BEGIN SELECTED PASSAGE

In this study, we investigated the predictive indicators for determining the optimal FSH starting dose in patients undergoing superovulation treatment with the EFDGA protocol and constructed a nomogram prediction model. This method allowed the automatic assessment of FSH starting dose in patients using female age, BMI, baseline FSH, AMH, and AFC which were basal clinical parameters as inputs. To evaluate the method, the nomogram was trained using the data from center 1, and independent testing was conducted using test sets from both internal and external centers separately. Model reliability was confirmed in the training and both internal and external validation sets using Bland and Altman plots and paired t- test.

END SELECTED PASSAGE
BEGIN SOURCE INFORMATION

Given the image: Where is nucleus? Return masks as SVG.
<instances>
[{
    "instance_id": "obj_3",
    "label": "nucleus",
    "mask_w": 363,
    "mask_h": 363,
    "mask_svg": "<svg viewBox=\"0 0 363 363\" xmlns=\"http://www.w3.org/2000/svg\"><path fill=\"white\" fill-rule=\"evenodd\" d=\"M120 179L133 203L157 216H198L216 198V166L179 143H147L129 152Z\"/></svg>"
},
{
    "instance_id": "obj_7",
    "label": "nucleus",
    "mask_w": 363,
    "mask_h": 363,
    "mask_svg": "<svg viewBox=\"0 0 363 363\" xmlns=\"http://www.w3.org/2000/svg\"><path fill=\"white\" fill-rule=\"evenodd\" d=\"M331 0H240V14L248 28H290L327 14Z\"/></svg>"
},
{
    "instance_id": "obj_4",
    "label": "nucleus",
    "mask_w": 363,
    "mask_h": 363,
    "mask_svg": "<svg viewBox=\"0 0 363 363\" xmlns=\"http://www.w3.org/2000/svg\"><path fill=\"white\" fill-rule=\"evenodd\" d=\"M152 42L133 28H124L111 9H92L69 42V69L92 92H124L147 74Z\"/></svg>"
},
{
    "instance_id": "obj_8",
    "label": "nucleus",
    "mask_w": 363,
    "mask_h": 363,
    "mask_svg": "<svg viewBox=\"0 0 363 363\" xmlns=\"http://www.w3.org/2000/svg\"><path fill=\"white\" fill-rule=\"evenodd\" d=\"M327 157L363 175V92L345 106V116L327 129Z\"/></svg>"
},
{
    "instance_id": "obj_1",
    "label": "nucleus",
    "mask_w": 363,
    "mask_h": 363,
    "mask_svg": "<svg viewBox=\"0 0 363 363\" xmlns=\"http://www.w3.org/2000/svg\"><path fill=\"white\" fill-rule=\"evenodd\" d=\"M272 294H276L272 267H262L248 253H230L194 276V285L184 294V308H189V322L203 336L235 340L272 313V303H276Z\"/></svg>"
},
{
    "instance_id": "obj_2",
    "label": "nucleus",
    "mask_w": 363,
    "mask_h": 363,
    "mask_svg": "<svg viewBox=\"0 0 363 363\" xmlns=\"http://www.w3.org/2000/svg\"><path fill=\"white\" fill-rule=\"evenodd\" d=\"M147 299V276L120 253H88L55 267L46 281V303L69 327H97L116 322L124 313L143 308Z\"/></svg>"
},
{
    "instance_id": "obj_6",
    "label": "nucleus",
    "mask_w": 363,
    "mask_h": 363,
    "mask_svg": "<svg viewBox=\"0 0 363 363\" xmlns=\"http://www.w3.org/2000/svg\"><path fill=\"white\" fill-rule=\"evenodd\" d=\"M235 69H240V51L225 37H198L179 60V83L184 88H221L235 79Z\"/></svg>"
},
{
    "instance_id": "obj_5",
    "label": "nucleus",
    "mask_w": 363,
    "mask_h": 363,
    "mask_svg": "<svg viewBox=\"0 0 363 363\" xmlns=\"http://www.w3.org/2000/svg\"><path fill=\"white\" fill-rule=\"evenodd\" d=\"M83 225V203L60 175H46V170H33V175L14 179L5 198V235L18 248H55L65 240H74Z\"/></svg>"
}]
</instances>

END SOURCE INFORMATION

§ STUDY QUESTIONS:
A. In the FSH starting-dose nomogram passage, do these statements agree with the text? Answer yes or no for each, quoting the deciding words.
(i) The nomogram was trained on data from center 1.
(ii) Serum estradiol was one of the model's input parameters.
(iii) Model reliability was checked with Bland and Altman plots and a paired t-test.
B. Answer from the FSH starting-dose nomogram passage:
(i) Which protocol did the patients undergo for superovulation treatment?
(ii) From which centers did the test sets used for independent testing come?
(iii) Which statistical test was used alongside Bland and Altman plots to confirm reliability?
C. Carry on the FSH starting-dose nomogram passage from its final sentence.
The records play no part in what follows.

§ PER-TASK ANSWERS:
A.
(i) Yes: "the nomogram was trained using the data from center 1"
(ii) No: "using female age, BMI, baseline FSH, AMH, and AFC which were basal clinical parameters as inputs"
(iii) Yes: "Model reliability was confirmed in the training and both internal and external validation sets using Bland and Altman plots and paired t- test"

B.
(i) The EFDGA protocol.
(ii) Both internal and external centers.
(iii) The paired t-test.

C.
In ART cycles, the primary objective of ovarian stimulation is to induce the development of multiple follicles, thereby obtaining an optimal quantity of viable oocytes to enhance the pregnancy rate. According to the follicular threshold concept proposed by Brown (21), elevating FSH concentration above the threshold by 10–30% is sufficient to stimulate normal follicular development. Exogenous supra-physiological levels of FSH play a crucial role in inducing the development of multiple follicles, allowing the recruited follicles to continue maturing. However, there is significant variability in the FSH sensitivity threshold among individuals. Our study revealed that the appropriate FSH initiation dose is not only correlated with age and parameters reflecting ovarian reserve such as AMH, bFSH, and AFC but also associated with BMI. The use of FSH initial doses in the long-acting protocol for the follicular phase currently lacks consensus and guidelines among experts.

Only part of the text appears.